Data extract:

Content starts

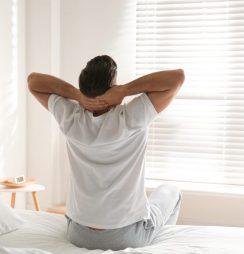 Man inside his bedroom in a drug rehab centre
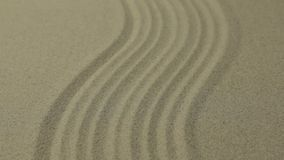 Approximation curve lines on the sand. Summer background. Texture of sand stock video footage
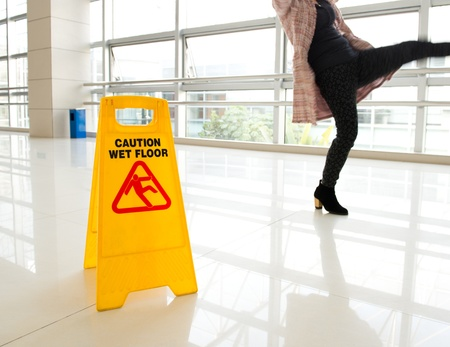 húmedo: La mujer se desliza junto al signo piso mojado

Content ends

What to work on: Print the whole listing exactly, please, and keep any images out of it.

Exercise answer:
 Man inside his bedroom in a drug rehab centre
 Approximation curve lines on the sand. Summer background. Texture of sand stock video footage
 húmedo: La mujer se desliza junto al signo piso mojado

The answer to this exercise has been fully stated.